→ About this task
Any picture in the listing is left out of the copy; all else is duplicated exactly.

Top of Data segment

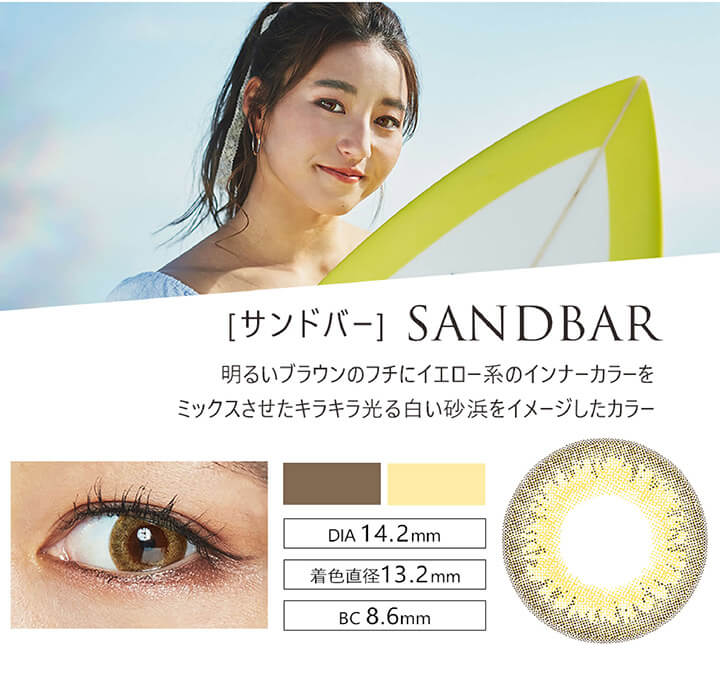 SEA BLINK(シーブリンク)SANDBAR(サンドバー)について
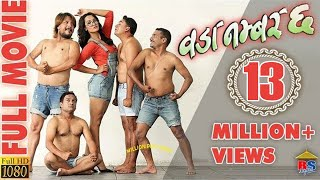 Nepali Movie – Woda Number 6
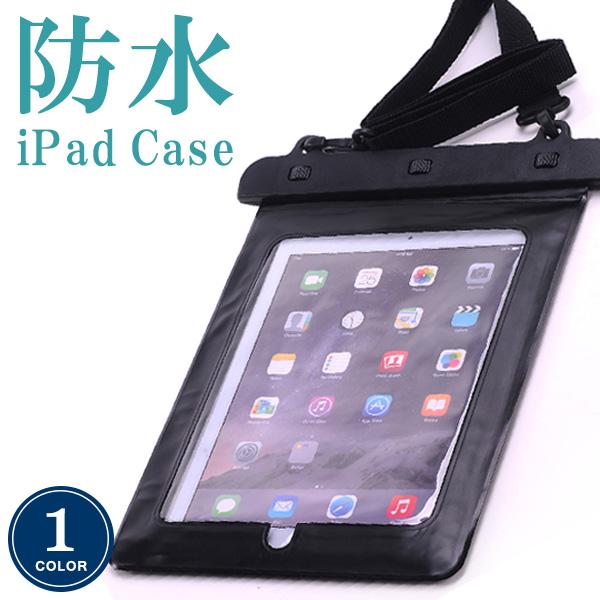 best website 2058e c8d50 Tablet waterproof case iPad waterproof cover iPad mini waterproof case iPad  mini2 waterproof case iPad mini3 waterproof case iPad air waterproof case  ...
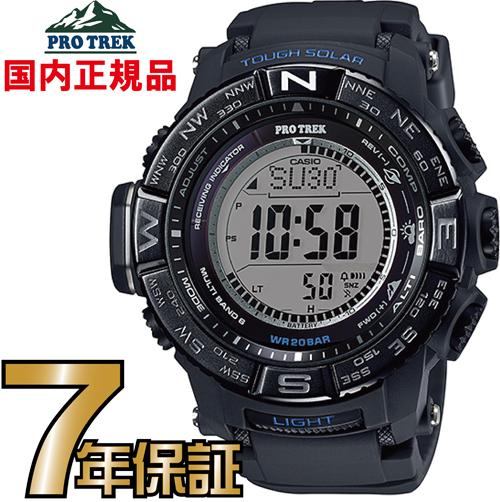 プロトレック カシオ PROTREK PRW-3510Y-1JF 電波時計 タフソーラー 電波ソーラー 腕時計 電波腕時計 【国内正規品】 【送料無料】20気圧防水とレジスターリングが特徴のNewモデルが登場。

Bottom of Data segment

→ Answer below
 SEA BLINK(シーブリンク)SANDBAR(サンドバー)について
 Nepali Movie – Woda Number 6
 best website 2058e c8d50 Tablet waterproof case iPad waterproof cover iPad mini waterproof case iPad  mini2 waterproof case iPad mini3 waterproof case iPad air waterproof case  ...
 プロトレック カシオ PROTREK PRW-3510Y-1JF 電波時計 タフソーラー 電波ソーラー 腕時計 電波腕時計 【国内正規品】 【送料無料】20気圧防水とレジスターリングが特徴のNewモデルが登場。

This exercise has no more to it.